Le camp de Nicolas Sarkozy estimait mardi avoir marqué des points importants dans le duel politico-judiciaire qu'il livre à l'ancien premier ministre Dominique de Villepin dans le procès Clearstream, après le témoignage de l'ancien maître espion, Philippe Rondot.

Ce témoignage apparaît, pour l'instant, comme l'un des moments clés à mi-parcours d'un procès qui doit s'achever le 23 octobre. Jusqu'à présent, Dominique de Villepin, accusé d'avoir trempé dans une machination pour déstabiliser Nicolas Sarkozy avant l'élection présidentielle de 2007 avait montré beaucoup d'assurance dans l'affirmation de son innocence, et avait même pu profiter de quelques erreurs du camp présidentiel.

«Le général Rondot avait réussi ses écrits et hier il a réussi son oral», s'est félicité mardi Me Thierry Herzog, avocat de Nicolas Sarkozy, au lendemain du témoignage du militaire qui a contredit la version de l'ex-premier ministre à plusieurs reprises.

Alors que le général a «déposé sous serment», a souligné l'avocat sur la radio Europe 1, Dominique de Villepin est «un prévenu comme les autres et à ce titre il a le droit de nier et de mentir».

«J'ai noté qu'hier soir contrairement à son habitude il ne s'était pas précipité vers les forêts de micros et de caméras et qu'il avait préféré partir par une porte dérobée», a encore relevé l'avocat qui représente Nicolas Sarkozy sur le banc des victimes de cette affaire.

Au premier jour du procès, le 21 septembre, Dominique de Villepin s'était présenté devant les journalistes: «Je sortirai libre et blanchi au nom du peuple français», avait-il lancé solennellement, dénonçant l'«acharnement» de Nicolas Sarkozy contre lui.

Si la déposition du général Rondot n'établit pas que Dominique de Villepin a participé à la manipulation qui a consisté à inscrire le nom de personnalités, dont celui de Nicolas Sarkozy, sur des listings bancaires afin de les discréditer en faisant croire qu'ils détenaient des comptes occultes, elle fragilise toutefois sa position.

L'ancien agent des services de renseignement, chargé en 2003-2004 d'enquêter sur l'affaire Clearstream, a en particulier affirmé que le nom de Nicolas Sarkozy avait été cité plusieurs fois en janvier 2004 lors d'une réunion consacrée à ces listings avec Dominique de Villepin.

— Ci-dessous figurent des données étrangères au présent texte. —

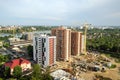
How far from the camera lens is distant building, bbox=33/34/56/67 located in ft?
52.0

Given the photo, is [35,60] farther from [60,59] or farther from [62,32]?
[62,32]

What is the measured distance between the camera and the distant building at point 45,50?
→ 1586cm

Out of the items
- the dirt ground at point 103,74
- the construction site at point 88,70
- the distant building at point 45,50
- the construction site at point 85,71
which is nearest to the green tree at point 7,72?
the construction site at point 85,71

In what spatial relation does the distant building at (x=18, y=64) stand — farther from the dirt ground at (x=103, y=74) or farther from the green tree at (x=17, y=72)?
the dirt ground at (x=103, y=74)

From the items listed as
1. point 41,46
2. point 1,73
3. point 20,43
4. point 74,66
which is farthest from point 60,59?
point 20,43

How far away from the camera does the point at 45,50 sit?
15898mm

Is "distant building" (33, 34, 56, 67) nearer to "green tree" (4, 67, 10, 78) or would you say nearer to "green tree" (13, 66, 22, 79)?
"green tree" (13, 66, 22, 79)

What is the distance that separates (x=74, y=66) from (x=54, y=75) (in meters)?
4.64

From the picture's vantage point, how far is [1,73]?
13.7 meters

Ce que nie ce dernier.

Depuis le début du procès, l'ex-premier ministre et ennemi de Nicolas Sarkozy tient bon, répondant pied à pied à toutes les accusations portées contre lui. Il a en particulier passé sans encombre son interrogatoire par le tribunal.

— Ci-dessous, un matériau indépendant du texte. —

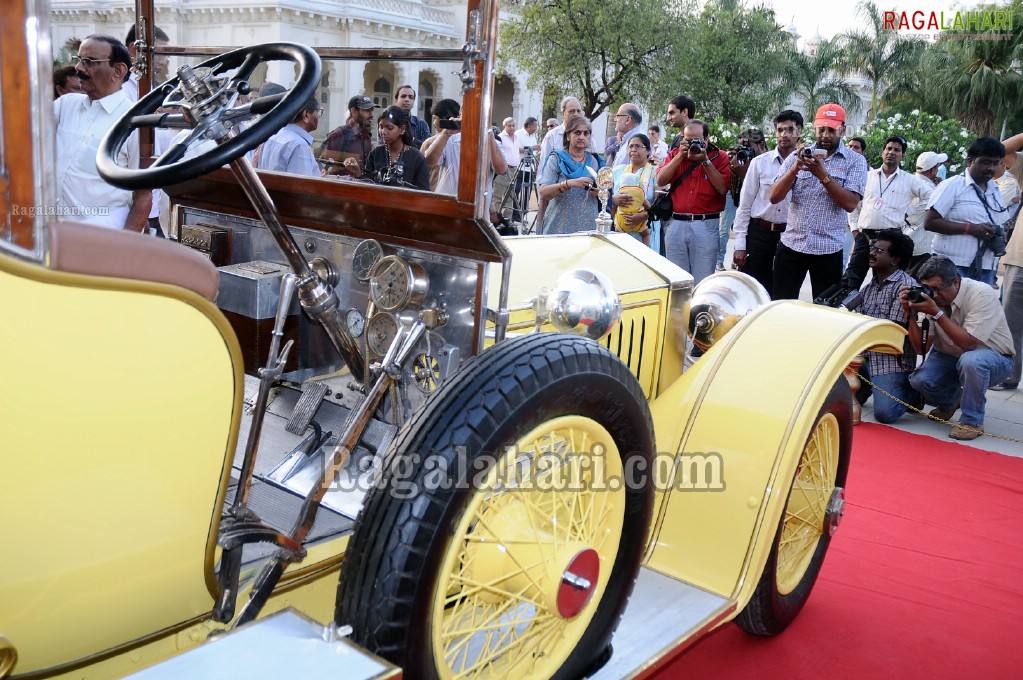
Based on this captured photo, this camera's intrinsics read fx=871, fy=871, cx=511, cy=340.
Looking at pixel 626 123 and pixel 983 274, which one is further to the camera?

Ses contradicteurs et co-accusés, Jean-Louis Gergorin, ancien vice-président d'EADS, et Imad Lahoud, mathématicien et faussaire présumé des listings, sont jusque-là apparus peu crédibles: le premier se disant lui-même «obsédé des complots», le deuxième étant qualifié de «menteur» par l'accusation.

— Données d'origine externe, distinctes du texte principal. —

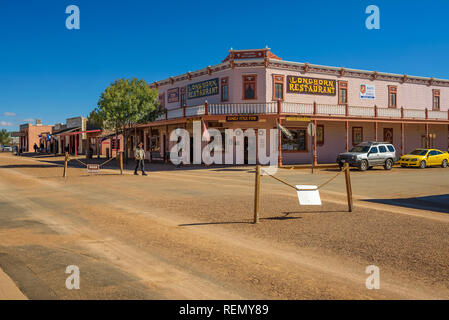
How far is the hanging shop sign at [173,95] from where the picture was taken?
3424 cm

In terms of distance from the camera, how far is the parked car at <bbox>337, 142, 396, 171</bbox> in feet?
77.2

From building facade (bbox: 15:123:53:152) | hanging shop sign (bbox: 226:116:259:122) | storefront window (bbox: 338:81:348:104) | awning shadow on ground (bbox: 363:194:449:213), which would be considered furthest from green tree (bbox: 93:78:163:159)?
building facade (bbox: 15:123:53:152)

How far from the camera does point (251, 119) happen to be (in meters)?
26.6

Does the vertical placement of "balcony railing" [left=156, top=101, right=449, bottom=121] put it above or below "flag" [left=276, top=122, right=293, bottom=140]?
above

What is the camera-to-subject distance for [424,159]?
86.1 feet

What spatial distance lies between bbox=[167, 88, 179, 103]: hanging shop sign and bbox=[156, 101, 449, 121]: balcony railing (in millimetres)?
2511

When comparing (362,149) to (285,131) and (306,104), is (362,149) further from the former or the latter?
(306,104)

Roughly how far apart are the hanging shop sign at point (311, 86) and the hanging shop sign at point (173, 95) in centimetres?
1063

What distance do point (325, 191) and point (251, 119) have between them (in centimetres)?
1365

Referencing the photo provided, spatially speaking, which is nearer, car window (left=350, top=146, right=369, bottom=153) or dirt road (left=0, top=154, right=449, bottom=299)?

Dominique de Villepin, qui joue son avenir politique dans ce procès, a également su tirer parti d'un lapsus apparent de Nicolas Sarkozy. Interrogé depuis New York sur les grandes chaînes de télévision, le 23 septembre, le président français avait qualifié de «coupables» les inculpés du procès Clearstream, une atteinte à la «présomption d'innocence», principe de base du droit français.

Mardi, c'était au tour d'un célèbre juge financier Renaud van Ruymbeke, destinataire des fichiers falsifiés de l'affaire Clearstream, de témoigner devant le tribunal correctionnel de Paris.